Route website through Argo Tunnel

Hi,

I have a standard webserver running at port 443 and is currently serving requests.
I’d like to replace it with Argo tunnel, as described in this blog:

I’ve set up the cloudflare tunnel, with the following ingress rules:

- hostname: my.site.com
service: https://localhost:443
- service: http_status:404

However, after setting up everything and accessing the site, I’m getting the below error at the tunnel console:

2021-04-17T10:52:42Z ERR CF-RAY: 64151afd98bbf8cb-NRT Proxying to ingress 1 error: Error proxying request to origin: x509: certificate is valid for *.site.com, my.site.com, not localhost

and a CF 502 error at the site (from browser).

Possibly because the cloudflared daemon is running from localhost. For some reason, the original host information is not passed to the server, but rather, as ‘localhost’ to the local server at port 443 (or) cloudflared daemon is refusing to hit the localserver as the SSL cert validation is failing.
I’m using an Origin certificate (self-signed by CF) at the origin server.

How do I get it to work?
cloudflared tunnel --no-tls-verify run (tunnel-id) (using the no-tls-verify flag) doesn’t seem to work (my server is rejecting the cloudflared request?)

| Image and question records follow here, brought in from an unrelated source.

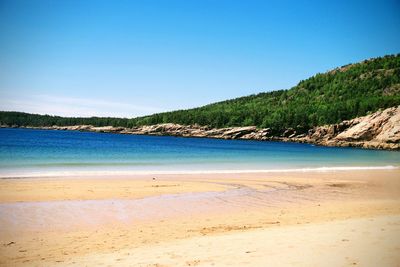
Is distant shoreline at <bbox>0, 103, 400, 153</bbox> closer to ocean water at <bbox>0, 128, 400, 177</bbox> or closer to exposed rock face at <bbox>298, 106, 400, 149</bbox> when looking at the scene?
exposed rock face at <bbox>298, 106, 400, 149</bbox>

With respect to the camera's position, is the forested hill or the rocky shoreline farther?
the forested hill

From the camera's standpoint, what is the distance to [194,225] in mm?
10148

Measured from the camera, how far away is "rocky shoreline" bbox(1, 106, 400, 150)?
262 feet

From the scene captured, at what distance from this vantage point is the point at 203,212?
12133 millimetres

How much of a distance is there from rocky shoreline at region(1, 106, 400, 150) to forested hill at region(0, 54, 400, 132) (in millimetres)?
3432

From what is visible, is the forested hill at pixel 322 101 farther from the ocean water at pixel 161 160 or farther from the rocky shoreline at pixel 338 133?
the ocean water at pixel 161 160

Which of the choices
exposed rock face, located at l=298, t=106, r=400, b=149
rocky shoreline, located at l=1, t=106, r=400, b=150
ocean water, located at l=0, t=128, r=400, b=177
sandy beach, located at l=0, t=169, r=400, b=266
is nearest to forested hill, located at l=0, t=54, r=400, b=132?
rocky shoreline, located at l=1, t=106, r=400, b=150

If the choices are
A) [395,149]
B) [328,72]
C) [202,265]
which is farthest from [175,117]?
[202,265]

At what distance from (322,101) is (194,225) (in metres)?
139

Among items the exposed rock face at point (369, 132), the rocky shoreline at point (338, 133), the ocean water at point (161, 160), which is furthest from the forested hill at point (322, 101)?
the ocean water at point (161, 160)

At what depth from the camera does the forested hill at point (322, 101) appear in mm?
108312

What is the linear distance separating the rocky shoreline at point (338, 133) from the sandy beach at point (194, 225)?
71.2 meters

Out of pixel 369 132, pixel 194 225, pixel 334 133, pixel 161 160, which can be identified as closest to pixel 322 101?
pixel 334 133

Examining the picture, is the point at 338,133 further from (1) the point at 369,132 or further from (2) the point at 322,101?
(2) the point at 322,101
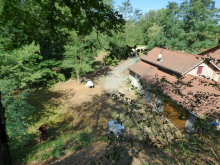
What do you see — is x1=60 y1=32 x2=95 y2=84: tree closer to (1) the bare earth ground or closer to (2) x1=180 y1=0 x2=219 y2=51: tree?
(1) the bare earth ground

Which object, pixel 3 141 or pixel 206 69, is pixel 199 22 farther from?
pixel 3 141

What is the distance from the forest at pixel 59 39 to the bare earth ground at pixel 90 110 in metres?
2.49

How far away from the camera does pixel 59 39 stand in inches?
144

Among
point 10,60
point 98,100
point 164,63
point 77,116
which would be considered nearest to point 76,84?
point 98,100

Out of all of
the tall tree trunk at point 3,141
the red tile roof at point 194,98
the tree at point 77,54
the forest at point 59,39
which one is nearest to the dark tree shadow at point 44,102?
the forest at point 59,39

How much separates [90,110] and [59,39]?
426 inches

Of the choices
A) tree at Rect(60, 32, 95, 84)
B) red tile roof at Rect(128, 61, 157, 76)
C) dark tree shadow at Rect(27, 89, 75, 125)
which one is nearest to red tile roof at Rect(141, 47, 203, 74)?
red tile roof at Rect(128, 61, 157, 76)

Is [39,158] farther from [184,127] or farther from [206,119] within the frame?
[184,127]

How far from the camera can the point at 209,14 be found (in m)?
29.7

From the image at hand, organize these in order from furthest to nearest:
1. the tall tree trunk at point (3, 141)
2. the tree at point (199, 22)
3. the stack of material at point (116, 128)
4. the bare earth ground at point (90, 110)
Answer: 1. the tree at point (199, 22)
2. the stack of material at point (116, 128)
3. the bare earth ground at point (90, 110)
4. the tall tree trunk at point (3, 141)

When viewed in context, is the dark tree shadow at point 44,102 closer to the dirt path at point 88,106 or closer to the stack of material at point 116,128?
the dirt path at point 88,106

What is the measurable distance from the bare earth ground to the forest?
8.18 ft

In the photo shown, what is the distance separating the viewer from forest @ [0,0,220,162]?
9.89 ft

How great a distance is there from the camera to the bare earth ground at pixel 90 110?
633 cm
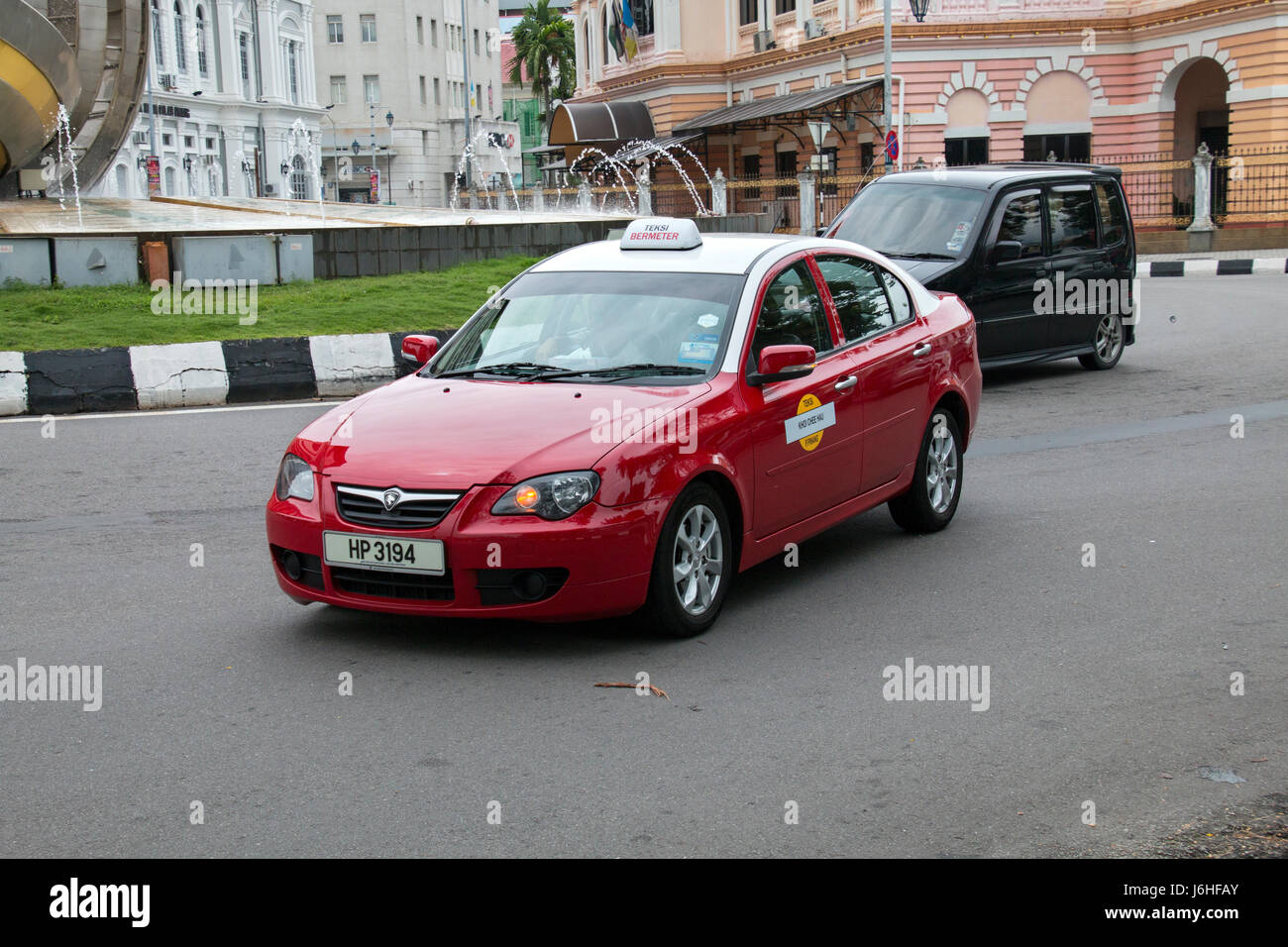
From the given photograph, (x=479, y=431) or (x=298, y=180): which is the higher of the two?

I can make it all on port 80 (HTTP), but why is this setup not working?

Thanks!

You have few choices:

  1. Add your.site.com to your hosts file which points to 127.0.0.1, then modify the service to point to https://your.site.com.
  2. Add no-tls-verify: true into the config file.
2 Likes

My recommendation is Option 2.

3 Likes

Thank you! This should work :slight_smile:

1 Like

This topic was automatically closed 3 days after the last reply. New replies are no longer allowed.